Social Metrics - Some are Effective, Many are Not
The conventional wisdom that ROI on social media investments cannot be measured is showing some wear. Smart agencies have learned how to set up social marketing campaigns with specific, measurable, financial criteria. The idea according to Banyan's Cahill is to go beyond vanity measures such as Likes, fans and followers and map back to preexisting metrics the brand has already been using. "You have to," says Cahill, "otherwise what's the ROI on this stuff?
In the end you want to either create sales or, if you're trying to shift the sentiment of your brand, get favorable sentiment like a net promoter score or the favorability of your brand as compared to a competitor's. These are great metrics."

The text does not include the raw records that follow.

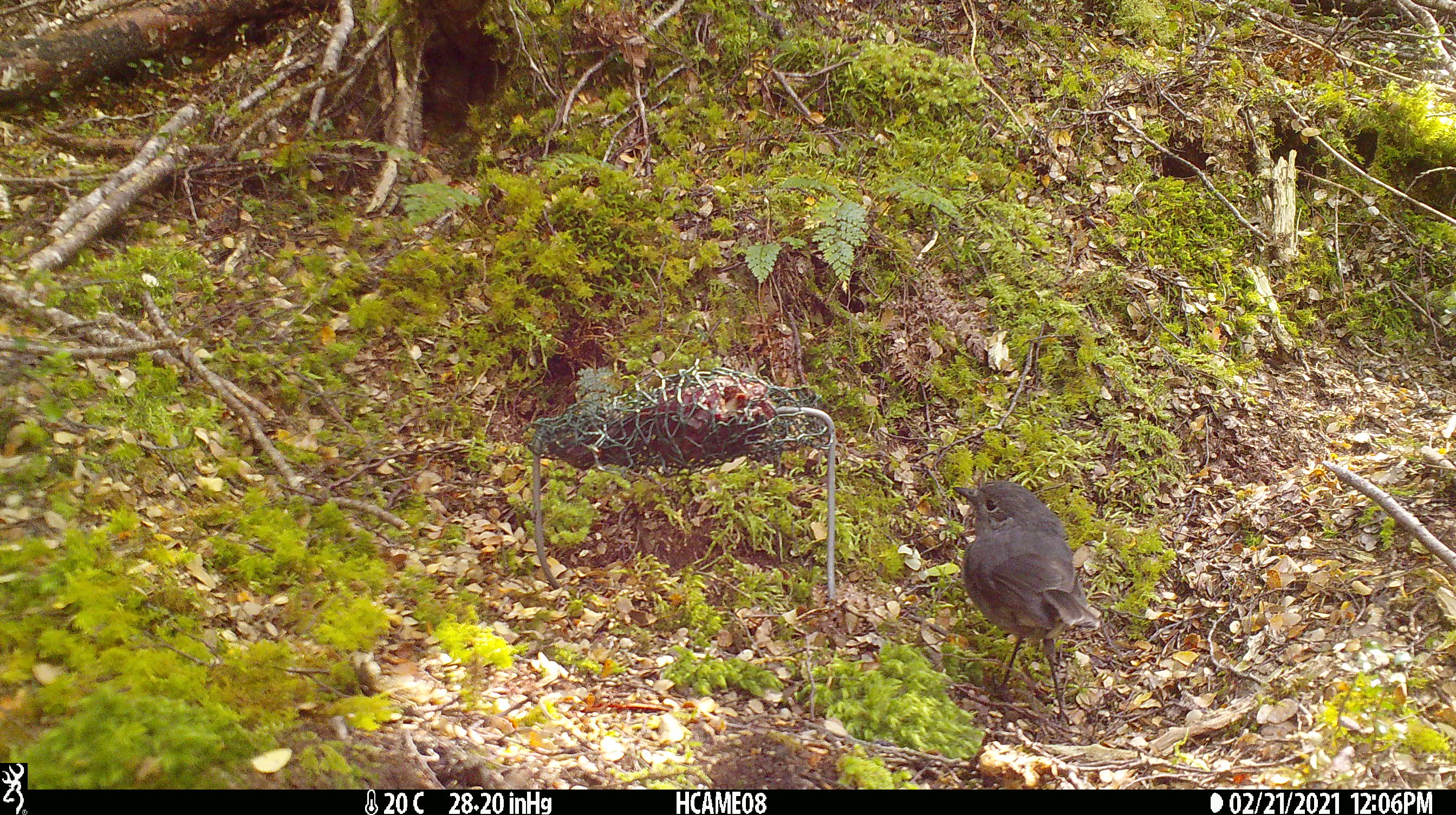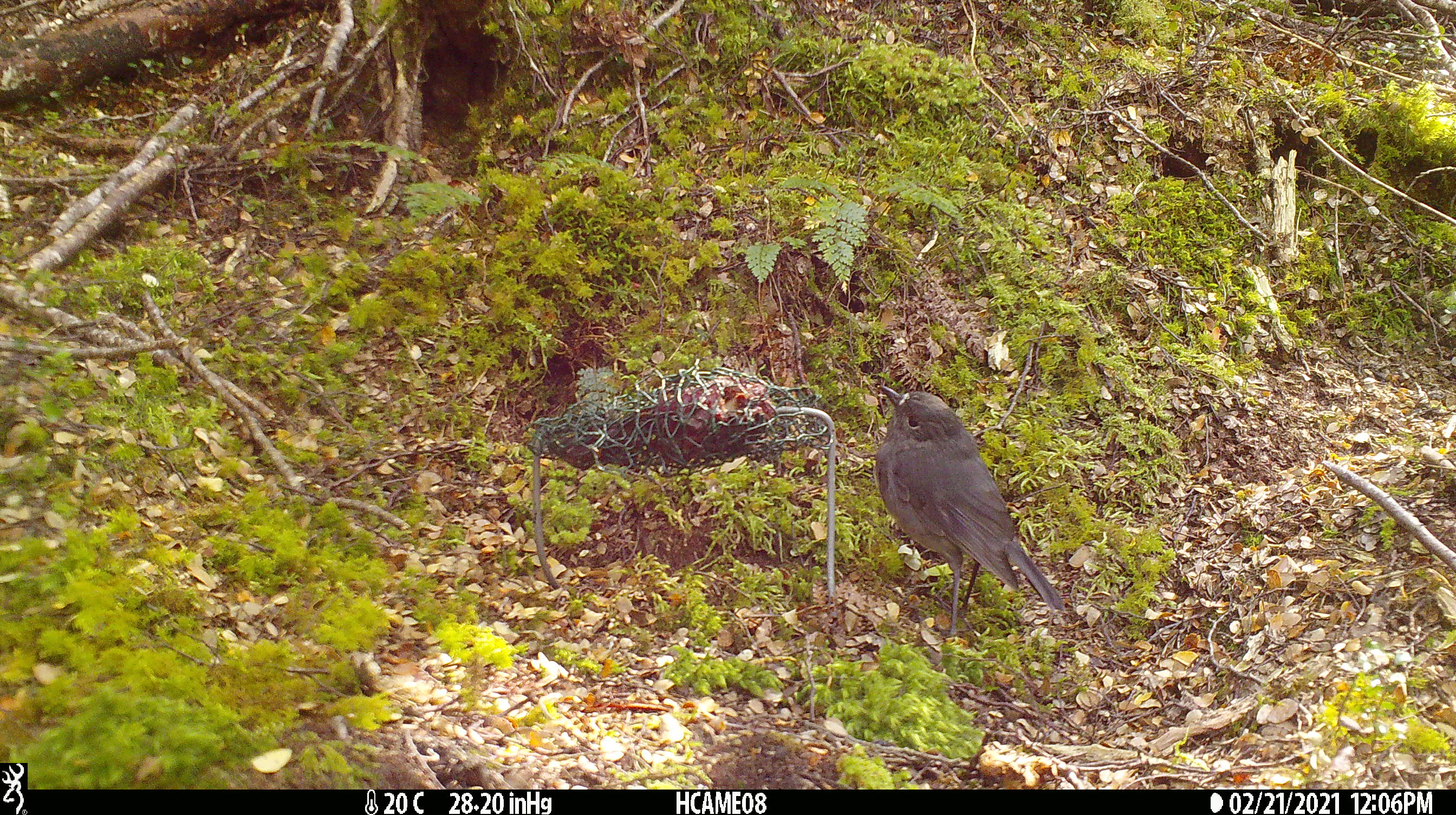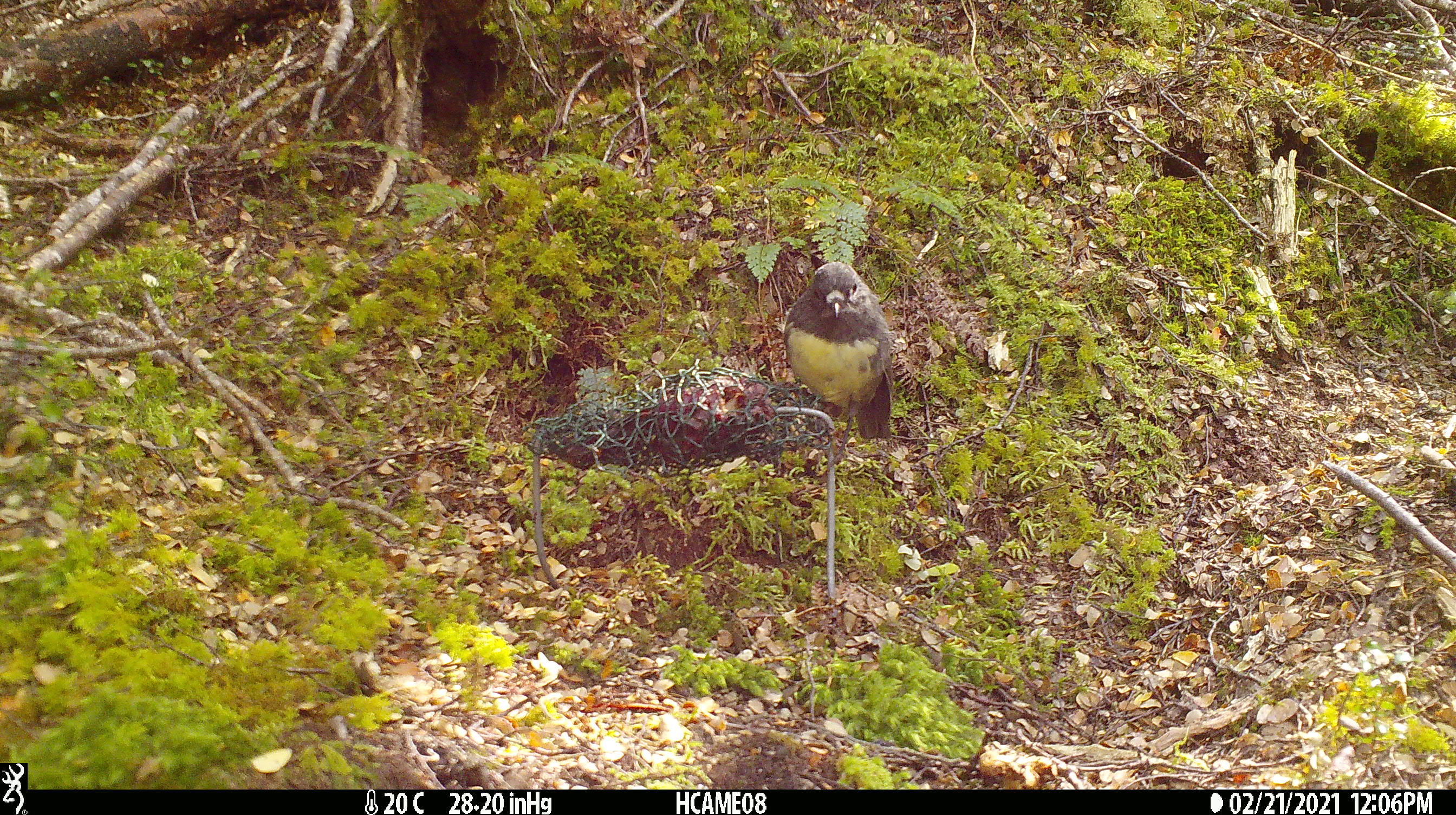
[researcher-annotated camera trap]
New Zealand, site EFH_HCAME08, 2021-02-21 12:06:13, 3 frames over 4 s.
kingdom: Animalia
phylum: Chordata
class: Aves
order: Passeriformes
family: Petroicidae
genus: Petroica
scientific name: Petroica australis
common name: new zealand robin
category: robin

Social media metrics are always easier when a coupon or a shopping cart is attached to the brand measure. "In greater than 75 percent of our client projects we tie back to some form of selling," says Cahill, "which could be a coupon download that gets redeemed, a social-only offer, or click through to a shopping cart. That's what we focus on. The social metrics are nice to have but those are indicators, not measurements."
A Social Media Outsourcing Case Study
When a carefully orchestrated product release was marred by a retailer that displayed the product a week early, Kim Johnston, vice president of marketing at technology company Parallels, felt her hand was forced to release the product ahead of schedule, a move that would have compromised her channel partners.
"We had synchronized the new release of Parallels Desktop for Mac across all channels including online, retail, e-tail and resellers across the globe," says Johnston. "And son of a gun if a box didn't show up a week early in a store in the U.S."
It was one of Parallel's social media champions who found the product, photographed it and posted it. Within 24 hours it reached a million online exposures. Johnston was astonished at the response and wanted to make good on all the positive energy for the product. She considered releasing it early but "we just weren't ready to go for another week," she explains. "If we turned on our website early with the product, we would be compromising our resellers, which we didn't want to do. We're very channel friendly."
After much thought and discussion within the company and with their social marketing agency, Banyan Branch, with whom they develop social media strategy and execution, Parallel decided to make the upgrade-only product available a week early online, which didn't affect the channels. "To existing customers we were able to say here is the latest and greatest for our upgrade," Johnston says. "We had tremendous reception from our customer base. It was a very positive and powerful social media experience."
It also gave Parallel an opportunity to observe the connection of ROI and social media and to confirm the power of social network outreach they had developed with their outsourcing partner.